I was supping with a group of inoffensive academics from the University of Liverpool after an event we’d done in the crypt of the nearby cathedral (the one that looks like a cruet, not the upended-yoghurt-pot one), and in keeping with the Everyman Theatre’s tradition of radical socialist experimentation the Bistro had a vaguely utilitarian feel: long, wooden-topped tables, low spotlights and open kitchen area. The food, when eventually it arrived, was served either on wooden platters or in large and chunky crockery – deep bowls, or plates with extra-wide rims.
These deceptive vessels deserve a column of their own, for their disproportion is an unconsciously cultivated effect, rendering the food they contain out-of-scale and slightly unreal. In our bistros and fancy burger joints, our brasseries and diners, we are no longer presented with food itself, but only with three-dimensional images of food.
Such is the influence of television cookery programmes and online recipes on our food culture, that the epistemic value of a mere potato is far lower than that of artfully photographed outsize chips. At the Everyman Bistro, observing the bowl that had been deposited in front of me, I struck the board and cried, “No more!” Then I picked up one of the chips and waggled it in the faces of my fellow diners. “This isn’t a chip,” I admonished them: “it is a pseudopod of the Spectacle, and by putting it in your mouth you are initiating a form of phagocytosis, in which you yourself are the foreign body that’s to be absorbed.”
Needless to say, they looked pretty fazed; but I soon put them further into their misery. The chip, I explained – which was fully six inches long and a half-inch through – had been cut monstrously large in order to enhance its aura of workmanlike authenticity, then placed in a big bowl so as to hide this trompe l’oeil. Yet it is only at the point at which hand lifts chip to mouth that the diner feels himself to be hefting the gustatory equivalent of a pit prop. And so, as he bites into it, he indulges in a fantasy of full employment, universal social housing and increasing equality of wealth.

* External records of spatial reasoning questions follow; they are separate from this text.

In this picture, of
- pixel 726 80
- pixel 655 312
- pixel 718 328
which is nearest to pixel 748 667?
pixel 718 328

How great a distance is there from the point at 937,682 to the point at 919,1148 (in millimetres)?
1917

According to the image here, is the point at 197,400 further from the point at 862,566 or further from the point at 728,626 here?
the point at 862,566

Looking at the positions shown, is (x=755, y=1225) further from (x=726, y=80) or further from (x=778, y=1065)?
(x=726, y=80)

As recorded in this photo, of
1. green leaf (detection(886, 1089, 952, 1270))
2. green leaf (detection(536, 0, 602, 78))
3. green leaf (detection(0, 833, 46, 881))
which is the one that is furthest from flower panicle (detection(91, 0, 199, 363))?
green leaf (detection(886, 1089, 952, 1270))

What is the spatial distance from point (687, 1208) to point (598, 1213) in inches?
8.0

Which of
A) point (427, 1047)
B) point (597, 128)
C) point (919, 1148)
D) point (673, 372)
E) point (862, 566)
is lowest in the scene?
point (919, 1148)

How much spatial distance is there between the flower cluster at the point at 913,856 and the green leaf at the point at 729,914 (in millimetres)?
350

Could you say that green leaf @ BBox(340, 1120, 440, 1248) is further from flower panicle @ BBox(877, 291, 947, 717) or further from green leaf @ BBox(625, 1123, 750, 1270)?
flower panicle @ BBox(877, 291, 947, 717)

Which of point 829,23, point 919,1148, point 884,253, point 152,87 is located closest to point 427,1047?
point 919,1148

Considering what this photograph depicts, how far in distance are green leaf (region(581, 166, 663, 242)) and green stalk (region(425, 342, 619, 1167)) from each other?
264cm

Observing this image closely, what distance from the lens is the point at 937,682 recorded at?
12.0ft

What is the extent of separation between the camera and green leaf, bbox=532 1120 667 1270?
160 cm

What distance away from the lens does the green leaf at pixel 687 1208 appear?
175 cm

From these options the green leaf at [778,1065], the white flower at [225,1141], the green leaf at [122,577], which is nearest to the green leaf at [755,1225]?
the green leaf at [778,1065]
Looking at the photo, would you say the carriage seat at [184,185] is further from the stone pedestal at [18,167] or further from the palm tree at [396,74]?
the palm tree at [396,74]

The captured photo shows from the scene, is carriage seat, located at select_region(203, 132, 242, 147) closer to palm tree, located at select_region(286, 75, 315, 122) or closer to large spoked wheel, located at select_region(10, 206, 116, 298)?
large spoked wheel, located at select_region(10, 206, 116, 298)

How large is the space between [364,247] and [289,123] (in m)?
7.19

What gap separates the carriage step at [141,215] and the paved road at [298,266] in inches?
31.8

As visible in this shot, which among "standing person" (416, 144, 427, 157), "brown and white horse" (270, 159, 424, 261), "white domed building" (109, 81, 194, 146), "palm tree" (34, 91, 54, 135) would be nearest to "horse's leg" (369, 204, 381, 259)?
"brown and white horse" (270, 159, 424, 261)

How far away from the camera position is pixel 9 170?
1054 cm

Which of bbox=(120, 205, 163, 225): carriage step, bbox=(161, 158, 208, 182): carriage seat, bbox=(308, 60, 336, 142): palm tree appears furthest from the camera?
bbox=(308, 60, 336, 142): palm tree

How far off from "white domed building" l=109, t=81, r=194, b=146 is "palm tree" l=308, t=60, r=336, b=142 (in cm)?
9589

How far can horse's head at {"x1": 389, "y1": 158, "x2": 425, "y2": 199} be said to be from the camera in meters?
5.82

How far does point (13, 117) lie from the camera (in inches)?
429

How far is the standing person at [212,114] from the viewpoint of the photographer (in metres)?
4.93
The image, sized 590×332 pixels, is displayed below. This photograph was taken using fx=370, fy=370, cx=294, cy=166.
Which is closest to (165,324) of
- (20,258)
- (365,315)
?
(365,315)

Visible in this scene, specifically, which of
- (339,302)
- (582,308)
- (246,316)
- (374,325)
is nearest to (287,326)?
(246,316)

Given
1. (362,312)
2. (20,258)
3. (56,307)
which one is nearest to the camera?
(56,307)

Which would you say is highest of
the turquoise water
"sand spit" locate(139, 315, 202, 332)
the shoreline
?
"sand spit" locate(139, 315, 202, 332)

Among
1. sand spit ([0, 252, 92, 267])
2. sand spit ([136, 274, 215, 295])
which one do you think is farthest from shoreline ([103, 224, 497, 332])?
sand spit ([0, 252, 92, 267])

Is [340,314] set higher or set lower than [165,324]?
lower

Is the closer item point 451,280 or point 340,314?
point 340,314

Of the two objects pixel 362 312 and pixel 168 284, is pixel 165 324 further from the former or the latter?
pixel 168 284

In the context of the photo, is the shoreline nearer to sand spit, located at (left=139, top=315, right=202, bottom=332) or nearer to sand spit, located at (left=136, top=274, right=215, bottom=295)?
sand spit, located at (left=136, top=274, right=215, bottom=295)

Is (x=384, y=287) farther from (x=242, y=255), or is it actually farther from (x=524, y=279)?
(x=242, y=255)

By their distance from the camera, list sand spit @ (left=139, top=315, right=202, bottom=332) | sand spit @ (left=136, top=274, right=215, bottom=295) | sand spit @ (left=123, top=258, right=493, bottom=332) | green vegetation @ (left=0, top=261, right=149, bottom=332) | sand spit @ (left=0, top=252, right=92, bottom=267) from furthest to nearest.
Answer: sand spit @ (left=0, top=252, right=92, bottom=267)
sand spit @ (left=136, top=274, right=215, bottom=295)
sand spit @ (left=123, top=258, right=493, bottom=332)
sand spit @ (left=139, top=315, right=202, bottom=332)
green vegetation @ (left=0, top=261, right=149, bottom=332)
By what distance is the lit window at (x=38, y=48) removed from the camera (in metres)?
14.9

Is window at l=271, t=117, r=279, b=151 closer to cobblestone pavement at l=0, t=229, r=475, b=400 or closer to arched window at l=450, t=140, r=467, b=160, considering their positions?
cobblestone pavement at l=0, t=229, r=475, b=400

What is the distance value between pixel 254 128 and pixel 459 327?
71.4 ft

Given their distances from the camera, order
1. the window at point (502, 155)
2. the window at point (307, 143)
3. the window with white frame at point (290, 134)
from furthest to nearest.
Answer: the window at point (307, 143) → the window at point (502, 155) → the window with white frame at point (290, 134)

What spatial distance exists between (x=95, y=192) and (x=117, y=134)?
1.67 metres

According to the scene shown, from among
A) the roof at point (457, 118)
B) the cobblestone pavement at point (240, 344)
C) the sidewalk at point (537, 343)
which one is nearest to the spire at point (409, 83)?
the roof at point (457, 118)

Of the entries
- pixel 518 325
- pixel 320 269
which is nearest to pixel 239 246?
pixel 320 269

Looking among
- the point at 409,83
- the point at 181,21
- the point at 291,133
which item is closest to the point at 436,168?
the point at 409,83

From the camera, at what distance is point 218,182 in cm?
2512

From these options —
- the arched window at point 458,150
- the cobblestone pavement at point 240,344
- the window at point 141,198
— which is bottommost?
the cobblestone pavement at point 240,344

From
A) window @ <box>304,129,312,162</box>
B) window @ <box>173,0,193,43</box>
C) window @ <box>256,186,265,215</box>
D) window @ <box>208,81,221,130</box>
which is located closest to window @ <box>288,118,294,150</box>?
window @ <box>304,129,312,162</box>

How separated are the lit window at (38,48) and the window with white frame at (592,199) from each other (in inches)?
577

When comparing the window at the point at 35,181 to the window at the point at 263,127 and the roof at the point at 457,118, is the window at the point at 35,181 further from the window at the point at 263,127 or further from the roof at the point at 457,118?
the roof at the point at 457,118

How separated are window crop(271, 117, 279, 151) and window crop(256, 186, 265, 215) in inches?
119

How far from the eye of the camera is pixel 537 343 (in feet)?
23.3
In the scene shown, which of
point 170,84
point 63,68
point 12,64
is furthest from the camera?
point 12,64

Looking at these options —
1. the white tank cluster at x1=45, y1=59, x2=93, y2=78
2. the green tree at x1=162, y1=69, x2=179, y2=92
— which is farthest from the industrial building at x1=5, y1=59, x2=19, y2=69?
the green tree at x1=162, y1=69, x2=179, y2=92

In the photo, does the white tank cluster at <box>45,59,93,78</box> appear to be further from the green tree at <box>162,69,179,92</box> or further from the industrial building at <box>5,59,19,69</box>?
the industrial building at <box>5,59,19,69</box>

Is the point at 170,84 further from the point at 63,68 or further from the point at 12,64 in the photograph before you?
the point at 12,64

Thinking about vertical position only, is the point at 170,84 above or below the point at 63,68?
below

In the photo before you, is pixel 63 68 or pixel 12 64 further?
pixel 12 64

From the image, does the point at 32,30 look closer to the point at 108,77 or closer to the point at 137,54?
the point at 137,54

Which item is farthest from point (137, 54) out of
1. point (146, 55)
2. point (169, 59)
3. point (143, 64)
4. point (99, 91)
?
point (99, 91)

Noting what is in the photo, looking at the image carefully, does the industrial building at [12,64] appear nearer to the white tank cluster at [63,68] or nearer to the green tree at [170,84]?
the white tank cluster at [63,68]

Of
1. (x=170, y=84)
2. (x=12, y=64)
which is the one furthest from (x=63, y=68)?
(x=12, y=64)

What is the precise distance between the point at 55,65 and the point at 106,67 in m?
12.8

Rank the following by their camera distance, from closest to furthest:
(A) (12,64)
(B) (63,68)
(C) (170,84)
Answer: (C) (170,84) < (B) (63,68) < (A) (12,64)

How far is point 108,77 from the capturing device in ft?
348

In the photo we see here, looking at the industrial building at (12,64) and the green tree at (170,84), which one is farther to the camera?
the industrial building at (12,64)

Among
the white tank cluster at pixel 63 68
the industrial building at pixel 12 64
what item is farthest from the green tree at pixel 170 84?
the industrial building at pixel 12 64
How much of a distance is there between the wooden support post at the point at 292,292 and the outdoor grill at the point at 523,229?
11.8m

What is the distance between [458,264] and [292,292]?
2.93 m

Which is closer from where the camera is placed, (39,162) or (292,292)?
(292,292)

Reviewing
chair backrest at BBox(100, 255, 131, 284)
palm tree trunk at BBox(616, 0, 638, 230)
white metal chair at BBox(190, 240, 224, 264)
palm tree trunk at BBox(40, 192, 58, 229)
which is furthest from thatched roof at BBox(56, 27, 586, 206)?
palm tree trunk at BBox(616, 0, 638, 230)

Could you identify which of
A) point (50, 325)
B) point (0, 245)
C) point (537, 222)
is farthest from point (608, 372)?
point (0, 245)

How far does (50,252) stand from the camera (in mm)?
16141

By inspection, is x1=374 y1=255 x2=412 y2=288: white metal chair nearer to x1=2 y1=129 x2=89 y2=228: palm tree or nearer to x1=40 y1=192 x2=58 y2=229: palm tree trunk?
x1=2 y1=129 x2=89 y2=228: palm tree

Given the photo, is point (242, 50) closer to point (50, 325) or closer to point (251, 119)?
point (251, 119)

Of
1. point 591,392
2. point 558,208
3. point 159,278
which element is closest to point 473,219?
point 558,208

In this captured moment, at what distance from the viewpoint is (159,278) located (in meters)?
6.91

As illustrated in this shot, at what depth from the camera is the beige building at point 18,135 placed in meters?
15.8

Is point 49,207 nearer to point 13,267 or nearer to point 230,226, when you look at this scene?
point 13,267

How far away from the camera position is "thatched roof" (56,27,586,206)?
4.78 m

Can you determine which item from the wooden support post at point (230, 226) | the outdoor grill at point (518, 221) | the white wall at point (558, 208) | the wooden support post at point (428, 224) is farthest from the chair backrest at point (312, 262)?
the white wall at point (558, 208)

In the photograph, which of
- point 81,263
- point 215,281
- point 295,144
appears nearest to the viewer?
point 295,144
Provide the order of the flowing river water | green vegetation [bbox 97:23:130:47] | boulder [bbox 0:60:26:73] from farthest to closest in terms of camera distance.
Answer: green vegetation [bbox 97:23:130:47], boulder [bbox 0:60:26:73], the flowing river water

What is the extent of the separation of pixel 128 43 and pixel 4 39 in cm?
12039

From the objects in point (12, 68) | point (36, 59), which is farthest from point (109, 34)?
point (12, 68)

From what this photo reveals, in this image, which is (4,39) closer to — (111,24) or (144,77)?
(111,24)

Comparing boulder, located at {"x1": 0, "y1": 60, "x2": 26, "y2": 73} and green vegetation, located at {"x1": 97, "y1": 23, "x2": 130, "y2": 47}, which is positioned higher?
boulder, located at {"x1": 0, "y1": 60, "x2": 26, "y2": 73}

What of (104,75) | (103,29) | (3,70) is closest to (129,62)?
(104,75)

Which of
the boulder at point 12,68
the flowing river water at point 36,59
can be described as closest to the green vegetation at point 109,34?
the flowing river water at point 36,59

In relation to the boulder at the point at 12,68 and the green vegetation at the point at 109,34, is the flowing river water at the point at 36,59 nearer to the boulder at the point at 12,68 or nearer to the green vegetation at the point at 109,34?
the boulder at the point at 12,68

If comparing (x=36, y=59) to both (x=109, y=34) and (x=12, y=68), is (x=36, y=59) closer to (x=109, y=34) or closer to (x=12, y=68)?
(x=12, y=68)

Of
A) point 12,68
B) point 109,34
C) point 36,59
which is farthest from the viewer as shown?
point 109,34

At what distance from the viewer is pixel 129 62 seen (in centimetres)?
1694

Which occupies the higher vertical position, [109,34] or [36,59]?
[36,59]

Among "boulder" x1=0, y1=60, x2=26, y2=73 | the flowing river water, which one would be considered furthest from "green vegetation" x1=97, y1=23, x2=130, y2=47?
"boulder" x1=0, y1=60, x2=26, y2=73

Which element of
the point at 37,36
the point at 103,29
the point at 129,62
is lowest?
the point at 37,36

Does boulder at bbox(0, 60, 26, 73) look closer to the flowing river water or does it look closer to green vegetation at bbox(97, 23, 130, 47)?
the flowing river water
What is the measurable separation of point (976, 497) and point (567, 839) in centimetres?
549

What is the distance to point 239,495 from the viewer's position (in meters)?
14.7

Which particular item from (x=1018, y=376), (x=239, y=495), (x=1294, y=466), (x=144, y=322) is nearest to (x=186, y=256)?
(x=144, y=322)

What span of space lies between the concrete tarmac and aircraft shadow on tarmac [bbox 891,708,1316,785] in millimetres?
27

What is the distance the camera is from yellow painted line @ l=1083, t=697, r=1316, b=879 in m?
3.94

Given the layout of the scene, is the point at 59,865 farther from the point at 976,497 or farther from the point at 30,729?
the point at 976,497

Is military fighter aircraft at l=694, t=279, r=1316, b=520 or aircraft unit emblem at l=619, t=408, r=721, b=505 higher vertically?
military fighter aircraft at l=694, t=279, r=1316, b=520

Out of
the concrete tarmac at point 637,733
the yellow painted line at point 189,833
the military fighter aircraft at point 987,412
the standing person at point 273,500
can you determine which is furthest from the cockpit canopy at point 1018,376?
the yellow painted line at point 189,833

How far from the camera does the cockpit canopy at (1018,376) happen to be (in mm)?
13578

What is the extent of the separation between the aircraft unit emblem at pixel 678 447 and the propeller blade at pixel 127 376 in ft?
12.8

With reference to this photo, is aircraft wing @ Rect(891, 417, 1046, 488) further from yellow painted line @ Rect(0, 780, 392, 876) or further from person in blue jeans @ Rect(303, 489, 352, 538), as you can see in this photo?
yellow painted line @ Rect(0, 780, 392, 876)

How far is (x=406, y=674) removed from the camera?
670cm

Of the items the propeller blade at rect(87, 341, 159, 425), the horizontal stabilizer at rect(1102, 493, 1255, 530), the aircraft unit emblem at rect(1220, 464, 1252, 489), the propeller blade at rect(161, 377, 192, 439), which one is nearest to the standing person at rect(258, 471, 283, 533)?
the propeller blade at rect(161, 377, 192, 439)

Of course, once the chips are all gone this happy, socialistic reverie also dispels: all that is left are bowls smeared bloodily red and a fat bill. Big and fancy chips are like museums of industrial heritage – they fool us into forgetting for a short while the automated world of hyper-consumption we truly inhabit. Since last October I’ve been keeping a list of fancy chip prices. The most expensive portion to date has been £4.95 at a burger joint just off Carnaby Street, a 2,000 per cent mark-up on Dad’s Chips.
Ah well, you pays your money and you chooses your patriarchy.